*** Supplied records ***

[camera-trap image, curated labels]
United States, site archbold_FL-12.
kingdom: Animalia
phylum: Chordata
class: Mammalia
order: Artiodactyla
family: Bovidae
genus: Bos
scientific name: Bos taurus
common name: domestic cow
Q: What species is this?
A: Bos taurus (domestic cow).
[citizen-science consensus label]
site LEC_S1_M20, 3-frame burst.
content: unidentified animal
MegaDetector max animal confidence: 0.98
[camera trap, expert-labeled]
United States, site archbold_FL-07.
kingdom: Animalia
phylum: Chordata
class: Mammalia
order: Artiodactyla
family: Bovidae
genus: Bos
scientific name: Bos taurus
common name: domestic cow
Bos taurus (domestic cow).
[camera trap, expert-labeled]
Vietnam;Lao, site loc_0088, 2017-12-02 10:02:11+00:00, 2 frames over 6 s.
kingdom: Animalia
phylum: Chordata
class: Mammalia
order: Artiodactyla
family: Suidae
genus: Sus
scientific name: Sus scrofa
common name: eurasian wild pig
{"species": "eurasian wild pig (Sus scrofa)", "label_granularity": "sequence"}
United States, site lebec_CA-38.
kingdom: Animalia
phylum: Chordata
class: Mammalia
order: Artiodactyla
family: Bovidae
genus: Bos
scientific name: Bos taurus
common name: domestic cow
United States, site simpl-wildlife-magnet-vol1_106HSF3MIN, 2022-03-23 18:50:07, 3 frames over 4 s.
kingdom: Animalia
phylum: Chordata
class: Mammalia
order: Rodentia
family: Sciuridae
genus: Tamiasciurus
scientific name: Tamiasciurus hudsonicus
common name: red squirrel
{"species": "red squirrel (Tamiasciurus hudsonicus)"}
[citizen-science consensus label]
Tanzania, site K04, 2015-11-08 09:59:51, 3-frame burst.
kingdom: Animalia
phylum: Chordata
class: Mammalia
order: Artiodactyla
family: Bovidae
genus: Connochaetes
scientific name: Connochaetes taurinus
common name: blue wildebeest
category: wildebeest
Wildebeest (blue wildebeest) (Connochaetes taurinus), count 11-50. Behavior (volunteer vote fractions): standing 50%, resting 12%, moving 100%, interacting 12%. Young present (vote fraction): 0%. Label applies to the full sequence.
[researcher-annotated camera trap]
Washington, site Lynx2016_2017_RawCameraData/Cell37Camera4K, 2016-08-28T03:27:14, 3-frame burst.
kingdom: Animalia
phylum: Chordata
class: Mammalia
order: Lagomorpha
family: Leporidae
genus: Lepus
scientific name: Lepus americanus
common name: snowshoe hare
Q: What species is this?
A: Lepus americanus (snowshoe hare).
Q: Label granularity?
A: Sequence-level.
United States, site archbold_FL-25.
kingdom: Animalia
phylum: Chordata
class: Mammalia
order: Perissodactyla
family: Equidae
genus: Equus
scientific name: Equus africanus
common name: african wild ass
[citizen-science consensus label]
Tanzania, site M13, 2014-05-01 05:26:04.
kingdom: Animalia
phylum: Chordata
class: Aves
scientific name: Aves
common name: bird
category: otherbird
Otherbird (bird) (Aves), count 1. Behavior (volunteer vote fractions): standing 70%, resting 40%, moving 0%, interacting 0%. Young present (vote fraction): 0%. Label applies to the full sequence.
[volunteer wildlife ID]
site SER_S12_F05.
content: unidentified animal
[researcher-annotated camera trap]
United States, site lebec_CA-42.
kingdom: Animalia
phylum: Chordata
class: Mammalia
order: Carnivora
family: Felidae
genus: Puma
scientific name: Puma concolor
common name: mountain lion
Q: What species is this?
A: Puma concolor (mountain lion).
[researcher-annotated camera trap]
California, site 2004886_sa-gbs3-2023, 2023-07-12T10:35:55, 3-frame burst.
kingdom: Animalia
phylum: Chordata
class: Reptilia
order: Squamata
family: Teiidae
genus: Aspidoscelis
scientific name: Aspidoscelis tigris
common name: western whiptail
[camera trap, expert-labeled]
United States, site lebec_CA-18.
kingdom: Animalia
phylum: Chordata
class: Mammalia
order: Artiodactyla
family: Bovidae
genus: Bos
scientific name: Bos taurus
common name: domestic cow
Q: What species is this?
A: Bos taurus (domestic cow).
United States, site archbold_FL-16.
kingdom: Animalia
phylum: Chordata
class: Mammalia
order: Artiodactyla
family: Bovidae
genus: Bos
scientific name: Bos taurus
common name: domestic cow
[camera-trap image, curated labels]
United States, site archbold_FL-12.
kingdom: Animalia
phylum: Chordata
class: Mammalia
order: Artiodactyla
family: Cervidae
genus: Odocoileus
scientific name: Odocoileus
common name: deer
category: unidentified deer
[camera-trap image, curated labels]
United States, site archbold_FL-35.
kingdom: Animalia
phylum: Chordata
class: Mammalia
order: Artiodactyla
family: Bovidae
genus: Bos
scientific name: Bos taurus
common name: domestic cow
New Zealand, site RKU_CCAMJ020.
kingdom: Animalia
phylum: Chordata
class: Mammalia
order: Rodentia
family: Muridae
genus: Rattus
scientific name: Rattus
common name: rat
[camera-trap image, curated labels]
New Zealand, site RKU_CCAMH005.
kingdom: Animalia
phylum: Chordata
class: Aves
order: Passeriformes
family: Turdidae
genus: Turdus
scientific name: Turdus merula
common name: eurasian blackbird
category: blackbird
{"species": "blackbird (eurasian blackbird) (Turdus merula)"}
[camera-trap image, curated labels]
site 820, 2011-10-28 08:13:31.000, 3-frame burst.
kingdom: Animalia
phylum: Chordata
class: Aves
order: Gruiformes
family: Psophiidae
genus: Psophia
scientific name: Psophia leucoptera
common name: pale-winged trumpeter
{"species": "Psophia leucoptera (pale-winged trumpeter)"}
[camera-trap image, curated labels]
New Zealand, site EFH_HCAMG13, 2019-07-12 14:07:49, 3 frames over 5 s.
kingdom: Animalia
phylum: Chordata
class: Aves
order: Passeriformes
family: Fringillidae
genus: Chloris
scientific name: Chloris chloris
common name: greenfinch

***

**Activity**. Take the lines from the top of the data through the one that contains "scientific name: Connochaetes taurinus" and copy them exactly, leaving out every line after it.

**Written response**.
[camera-trap image, curated labels]
United States, site archbold_FL-12.
kingdom: Animalia
phylum: Chordata
class: Mammalia
order: Artiodactyla
family: Bovidae
genus: Bos
scientific name: Bos taurus
common name: domestic cow
Q: What species is this?
A: Bos taurus (domestic cow).
[citizen-science consensus label]
site LEC_S1_M20, 3-frame burst.
content: unidentified animal
MegaDetector max animal confidence: 0.98
[camera trap, expert-labeled]
United States, site archbold_FL-07.
kingdom: Animalia
phylum: Chordata
class: Mammalia
order: Artiodactyla
family: Bovidae
genus: Bos
scientific name: Bos taurus
common name: domestic cow
Bos taurus (domestic cow).
[camera trap, expert-labeled]
Vietnam;Lao, site loc_0088, 2017-12-02 10:02:11+00:00, 2 frames over 6 s.
kingdom: Animalia
phylum: Chordata
class: Mammalia
order: Artiodactyla
family: Suidae
genus: Sus
scientific name: Sus scrofa
common name: eurasian wild pig
{"species": "eurasian wild pig (Sus scrofa)", "label_granularity": "sequence"}
United States, site lebec_CA-38.
kingdom: Animalia
phylum: Chordata
class: Mammalia
order: Artiodactyla
family: Bovidae
genus: Bos
scientific name: Bos taurus
common name: domestic cow
United States, site simpl-wildlife-magnet-vol1_106HSF3MIN, 2022-03-23 18:50:07, 3 frames over 4 s.
kingdom: Animalia
phylum: Chordata
class: Mammalia
order: Rodentia
family: Sciuridae
genus: Tamiasciurus
scientific name: Tamiasciurus hudsonicus
common name: red squirrel
{"species": "red squirrel (Tamiasciurus hudsonicus)"}
[citizen-science consensus label]
Tanzania, site K04, 2015-11-08 09:59:51, 3-frame burst.
kingdom: Animalia
phylum: Chordata
class: Mammalia
order: Artiodactyla
family: Bovidae
genus: Connochaetes
scientific name: Connochaetes taurinus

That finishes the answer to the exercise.